** RECORDS SHOWN follows **
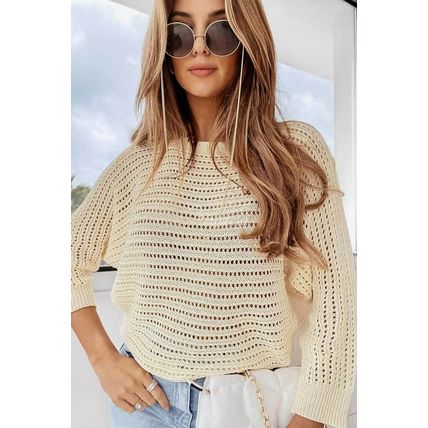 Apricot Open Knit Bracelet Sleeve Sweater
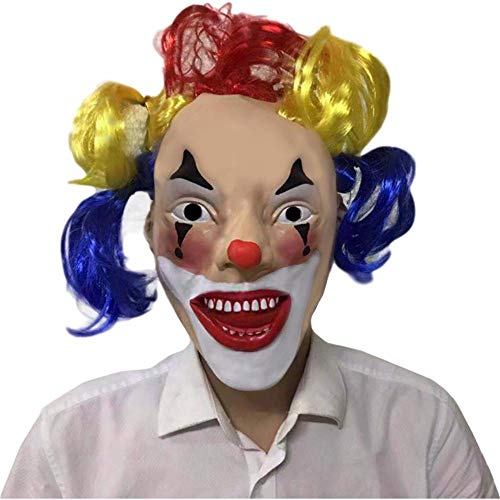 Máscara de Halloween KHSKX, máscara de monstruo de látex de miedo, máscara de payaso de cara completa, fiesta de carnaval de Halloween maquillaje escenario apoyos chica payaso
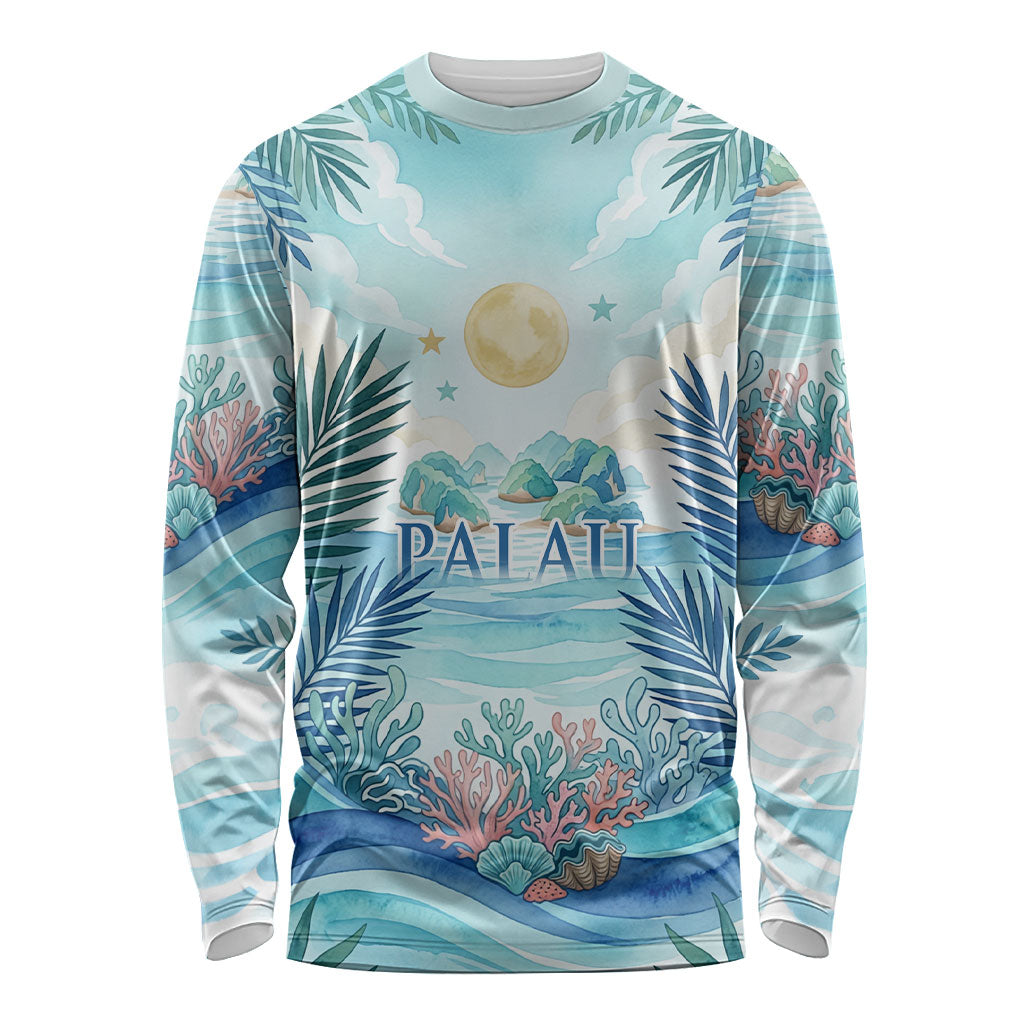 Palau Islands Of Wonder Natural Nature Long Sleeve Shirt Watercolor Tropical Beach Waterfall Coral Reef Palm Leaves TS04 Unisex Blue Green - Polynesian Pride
** End of RECORDS SHOWN **
** RECORDS SHOWN follows **
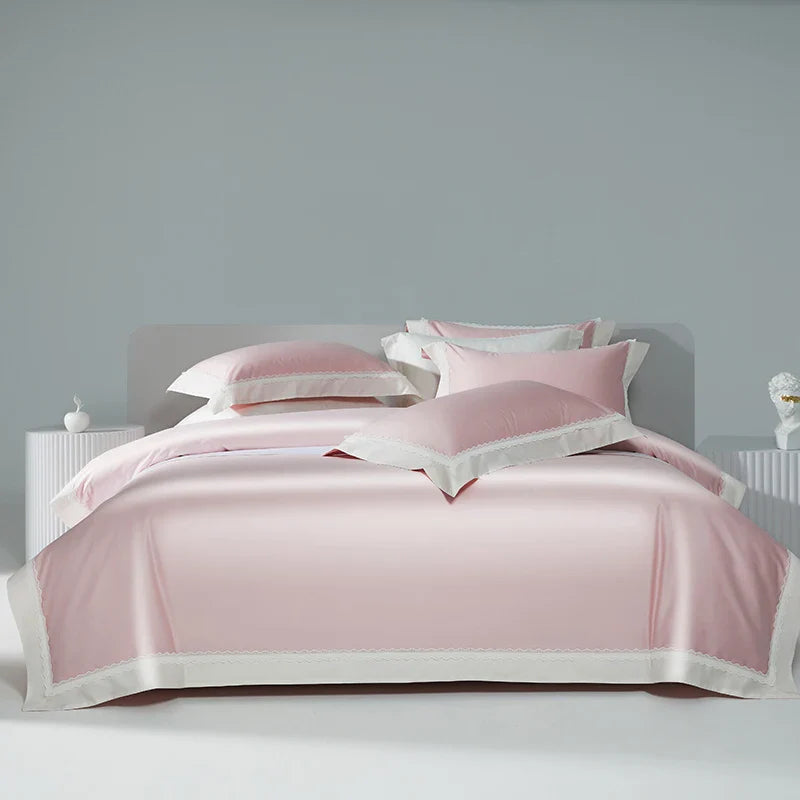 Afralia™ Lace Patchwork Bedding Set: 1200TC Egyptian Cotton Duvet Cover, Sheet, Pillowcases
** End of RECORDS SHOWN **
YOUR OBJECTIVE: For this exercise, set down the lines in the entries above from the one with "Apricot Open Knit Bracelet Sleeve Sweater" through the one with "Palau Islands Of" exactly as written, without any pictures.

TASK SOLUTION:
 Apricot Open Knit Bracelet Sleeve Sweater
 Máscara de Halloween KHSKX, máscara de monstruo de látex de miedo, máscara de payaso de cara completa, fiesta de carnaval de Halloween maquillaje escenario apoyos chica payaso
 Palau Islands Of Wonder Natural Nature Long Sleeve Shirt Watercolor Tropical Beach Waterfall Coral Reef Palm Leaves TS04 Unisex Blue Green - Polynesian Pride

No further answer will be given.